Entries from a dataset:

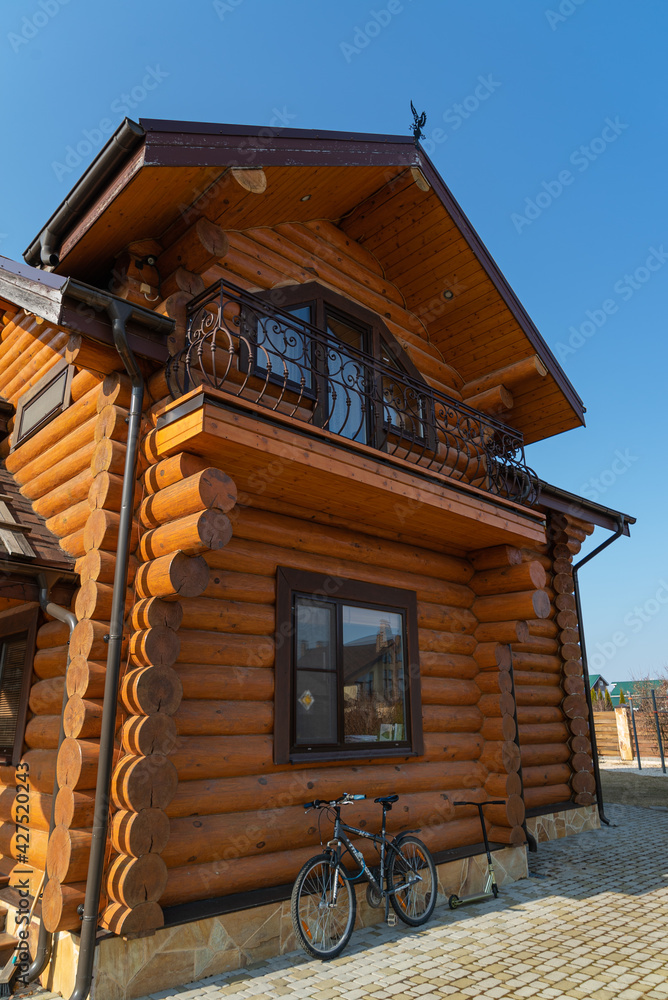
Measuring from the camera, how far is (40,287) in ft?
18.6

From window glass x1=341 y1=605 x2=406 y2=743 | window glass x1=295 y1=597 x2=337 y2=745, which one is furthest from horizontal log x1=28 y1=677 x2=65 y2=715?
window glass x1=341 y1=605 x2=406 y2=743

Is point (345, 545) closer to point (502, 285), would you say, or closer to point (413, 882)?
point (413, 882)

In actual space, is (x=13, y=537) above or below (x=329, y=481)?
below

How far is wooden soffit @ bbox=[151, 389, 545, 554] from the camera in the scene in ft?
17.7

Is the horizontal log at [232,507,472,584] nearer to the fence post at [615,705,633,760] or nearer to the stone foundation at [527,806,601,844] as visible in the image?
the stone foundation at [527,806,601,844]

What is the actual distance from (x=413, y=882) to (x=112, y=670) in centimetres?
369

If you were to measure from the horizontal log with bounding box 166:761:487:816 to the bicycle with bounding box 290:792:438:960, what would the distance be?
241 mm

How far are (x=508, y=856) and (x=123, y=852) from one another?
522 cm

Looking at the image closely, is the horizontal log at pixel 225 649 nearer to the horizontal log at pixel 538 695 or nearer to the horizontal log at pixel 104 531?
the horizontal log at pixel 104 531

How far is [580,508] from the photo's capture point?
12141 millimetres

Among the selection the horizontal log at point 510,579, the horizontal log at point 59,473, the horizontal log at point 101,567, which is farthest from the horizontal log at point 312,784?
the horizontal log at point 59,473

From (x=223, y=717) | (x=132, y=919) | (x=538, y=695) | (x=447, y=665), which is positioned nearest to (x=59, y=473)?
(x=223, y=717)

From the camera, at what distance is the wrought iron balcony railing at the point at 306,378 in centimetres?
611

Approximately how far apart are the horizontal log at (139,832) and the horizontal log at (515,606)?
5.15 metres
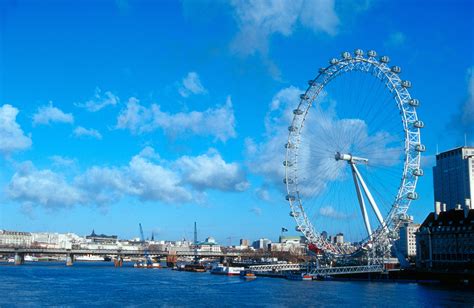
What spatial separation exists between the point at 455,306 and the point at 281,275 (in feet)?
143

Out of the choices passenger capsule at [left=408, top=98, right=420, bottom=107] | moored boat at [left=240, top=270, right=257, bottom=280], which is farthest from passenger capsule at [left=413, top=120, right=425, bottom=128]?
moored boat at [left=240, top=270, right=257, bottom=280]

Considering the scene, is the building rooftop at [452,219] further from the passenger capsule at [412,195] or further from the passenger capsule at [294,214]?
the passenger capsule at [294,214]

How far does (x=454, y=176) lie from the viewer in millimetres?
144625

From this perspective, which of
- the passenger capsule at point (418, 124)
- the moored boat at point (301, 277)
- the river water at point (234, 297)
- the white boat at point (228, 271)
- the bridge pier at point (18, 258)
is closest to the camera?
the river water at point (234, 297)

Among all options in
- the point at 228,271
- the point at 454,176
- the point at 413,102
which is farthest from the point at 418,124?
the point at 454,176

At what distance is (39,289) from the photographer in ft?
175

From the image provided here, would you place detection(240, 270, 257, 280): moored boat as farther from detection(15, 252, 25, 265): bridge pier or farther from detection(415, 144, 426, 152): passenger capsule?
detection(15, 252, 25, 265): bridge pier

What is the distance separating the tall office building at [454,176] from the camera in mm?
138625

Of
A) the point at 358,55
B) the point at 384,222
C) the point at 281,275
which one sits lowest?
the point at 281,275

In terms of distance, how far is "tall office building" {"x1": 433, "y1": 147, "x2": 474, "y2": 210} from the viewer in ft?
455

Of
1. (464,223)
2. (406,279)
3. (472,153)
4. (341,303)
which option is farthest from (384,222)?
(472,153)

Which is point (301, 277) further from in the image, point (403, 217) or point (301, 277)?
point (403, 217)

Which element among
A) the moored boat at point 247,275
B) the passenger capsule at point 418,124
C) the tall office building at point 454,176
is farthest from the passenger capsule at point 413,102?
the tall office building at point 454,176

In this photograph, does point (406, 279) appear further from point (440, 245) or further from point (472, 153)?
point (472, 153)
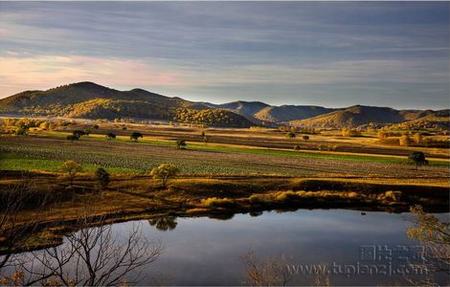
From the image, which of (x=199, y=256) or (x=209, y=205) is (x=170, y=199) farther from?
(x=199, y=256)

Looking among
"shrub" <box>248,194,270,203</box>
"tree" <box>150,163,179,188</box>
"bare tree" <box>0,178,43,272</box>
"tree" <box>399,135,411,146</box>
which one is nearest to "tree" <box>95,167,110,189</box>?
"tree" <box>150,163,179,188</box>

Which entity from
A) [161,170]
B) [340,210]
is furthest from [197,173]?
[340,210]

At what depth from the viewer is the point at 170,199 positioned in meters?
47.5

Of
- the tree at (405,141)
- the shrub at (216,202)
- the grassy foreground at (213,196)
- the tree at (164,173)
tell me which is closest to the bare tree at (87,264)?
the grassy foreground at (213,196)

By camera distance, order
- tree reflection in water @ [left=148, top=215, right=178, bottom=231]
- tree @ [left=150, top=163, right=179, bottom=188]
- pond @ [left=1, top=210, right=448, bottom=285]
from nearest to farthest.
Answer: pond @ [left=1, top=210, right=448, bottom=285]
tree reflection in water @ [left=148, top=215, right=178, bottom=231]
tree @ [left=150, top=163, right=179, bottom=188]

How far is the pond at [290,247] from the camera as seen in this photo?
92.7 feet

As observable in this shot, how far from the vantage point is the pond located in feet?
92.7

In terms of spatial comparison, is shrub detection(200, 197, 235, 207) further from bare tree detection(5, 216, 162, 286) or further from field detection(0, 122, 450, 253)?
bare tree detection(5, 216, 162, 286)

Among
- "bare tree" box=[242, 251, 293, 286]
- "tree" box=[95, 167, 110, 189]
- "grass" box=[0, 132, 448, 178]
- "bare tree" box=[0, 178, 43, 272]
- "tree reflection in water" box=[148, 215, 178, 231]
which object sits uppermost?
"bare tree" box=[0, 178, 43, 272]

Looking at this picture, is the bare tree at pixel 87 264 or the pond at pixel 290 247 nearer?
the bare tree at pixel 87 264

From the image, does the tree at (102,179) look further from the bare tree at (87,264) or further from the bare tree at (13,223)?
the bare tree at (87,264)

Your instructions: Every record above should be transcribed exactly; the pictures stay out of the copy.

Solution below:
Measuring from the camera, how far is (40,287) in ft?
18.6

From window glass x1=341 y1=605 x2=406 y2=743 | window glass x1=295 y1=597 x2=337 y2=745, which one is furthest from horizontal log x1=28 y1=677 x2=65 y2=715?
window glass x1=341 y1=605 x2=406 y2=743

Is point (345, 545) closer to point (502, 285), would you say, or closer to point (413, 882)?
point (413, 882)

In actual space, is (x=13, y=537) above or below (x=329, y=481)?
below

How far is wooden soffit @ bbox=[151, 389, 545, 554] from the camera in the scene in ft?
17.7

Is the horizontal log at [232,507,472,584] nearer to the fence post at [615,705,633,760] or nearer to the stone foundation at [527,806,601,844] as visible in the image?
the stone foundation at [527,806,601,844]

What is the actual distance from (x=413, y=882) to (x=112, y=670) in centimetres?
369

If you were to measure from the horizontal log with bounding box 166:761:487:816 to the bicycle with bounding box 290:792:438:960, what would the distance be?
241 mm

How far are (x=508, y=856) and (x=123, y=852) from one another?
522 cm

Looking at the image closely, is the horizontal log at pixel 225 649 nearer to the horizontal log at pixel 538 695 or nearer to the horizontal log at pixel 104 531?
the horizontal log at pixel 104 531

How far is [580,508] from the photo's capture point?
12141 millimetres

Among the selection the horizontal log at point 510,579, the horizontal log at point 59,473, the horizontal log at point 101,567, which is farthest from the horizontal log at point 312,784?
the horizontal log at point 59,473

From (x=223, y=717) | (x=132, y=919) | (x=538, y=695) | (x=447, y=665), which is positioned nearest to (x=59, y=473)?
(x=223, y=717)

From the camera, at what distance is the wrought iron balcony railing at the point at 306,378 in centimetres?
611

Approximately how far apart are the horizontal log at (139,832) and the horizontal log at (515,606)?
5.15 metres
What spatial separation exists between the point at 455,306 and the point at 281,275 (in feet)?
143

Out of the choices passenger capsule at [left=408, top=98, right=420, bottom=107] | moored boat at [left=240, top=270, right=257, bottom=280], which is farthest from passenger capsule at [left=413, top=120, right=425, bottom=128]?
moored boat at [left=240, top=270, right=257, bottom=280]

Considering the scene, is the building rooftop at [452,219] further from the passenger capsule at [412,195] or further from the passenger capsule at [294,214]?
the passenger capsule at [294,214]

How far does (x=454, y=176) lie from the viewer in millimetres?
144625

From this perspective, which of
- the passenger capsule at point (418, 124)
- the moored boat at point (301, 277)
- the river water at point (234, 297)
- the white boat at point (228, 271)
- the bridge pier at point (18, 258)
is closest to the camera?
the river water at point (234, 297)

Among all options in
- the point at 228,271
- the point at 454,176
- the point at 413,102
which is farthest from the point at 418,124?
the point at 454,176

At what distance is (39,289) from the photographer in ft?
175

From the image provided here, would you place detection(240, 270, 257, 280): moored boat as farther from detection(15, 252, 25, 265): bridge pier or farther from detection(415, 144, 426, 152): passenger capsule?
detection(15, 252, 25, 265): bridge pier

What is the distance separating the tall office building at [454,176] from the camera in mm?
138625

Of
A) the point at 358,55
B) the point at 384,222
C) the point at 281,275
which one sits lowest?
the point at 281,275

In terms of distance, how far is "tall office building" {"x1": 433, "y1": 147, "x2": 474, "y2": 210} from the viewer in ft?
455

Of
1. (464,223)
2. (406,279)
3. (472,153)
4. (341,303)
which option is farthest from (384,222)?
(472,153)

Which is point (301, 277) further from in the image, point (403, 217) or point (301, 277)?
point (403, 217)

Which element among
A) the moored boat at point 247,275
B) the passenger capsule at point 418,124
C) the tall office building at point 454,176
is farthest from the passenger capsule at point 413,102?
the tall office building at point 454,176

In this photograph, does point (406, 279) appear further from point (440, 245) or further from point (472, 153)?
point (472, 153)
From the image, which of (x=199, y=256) or (x=209, y=205) is (x=170, y=199) farther from?
(x=199, y=256)

Looking among
"shrub" <box>248,194,270,203</box>
"tree" <box>150,163,179,188</box>
"bare tree" <box>0,178,43,272</box>
"tree" <box>399,135,411,146</box>
which one is nearest to "tree" <box>95,167,110,189</box>?
"tree" <box>150,163,179,188</box>

Which entity from
A) [161,170]
B) [340,210]
is furthest from [197,173]?
[340,210]

At what depth from the viewer is the point at 170,199 positioned in meters?
47.5

Of
- the tree at (405,141)
- the shrub at (216,202)
- the grassy foreground at (213,196)
- the tree at (164,173)
tell me which is closest to the bare tree at (87,264)?
the grassy foreground at (213,196)

By camera distance, order
- tree reflection in water @ [left=148, top=215, right=178, bottom=231]
- tree @ [left=150, top=163, right=179, bottom=188]
- pond @ [left=1, top=210, right=448, bottom=285]
from nearest to farthest.
Answer: pond @ [left=1, top=210, right=448, bottom=285]
tree reflection in water @ [left=148, top=215, right=178, bottom=231]
tree @ [left=150, top=163, right=179, bottom=188]

How far is the pond at [290,247] from the camera as seen in this photo?
92.7 feet

As observable in this shot, how far from the vantage point is the pond located in feet?
92.7

In terms of spatial comparison, is shrub detection(200, 197, 235, 207) further from bare tree detection(5, 216, 162, 286) or further from field detection(0, 122, 450, 253)?
bare tree detection(5, 216, 162, 286)

Among
- "bare tree" box=[242, 251, 293, 286]
- "tree" box=[95, 167, 110, 189]
- "grass" box=[0, 132, 448, 178]
- "bare tree" box=[0, 178, 43, 272]
- "tree reflection in water" box=[148, 215, 178, 231]
which object sits uppermost?
"bare tree" box=[0, 178, 43, 272]

Looking at this picture, is the bare tree at pixel 87 264 or the pond at pixel 290 247 nearer?
the bare tree at pixel 87 264

From the image, does the tree at (102,179) look further from the bare tree at (87,264) or further from the bare tree at (13,223)?
the bare tree at (87,264)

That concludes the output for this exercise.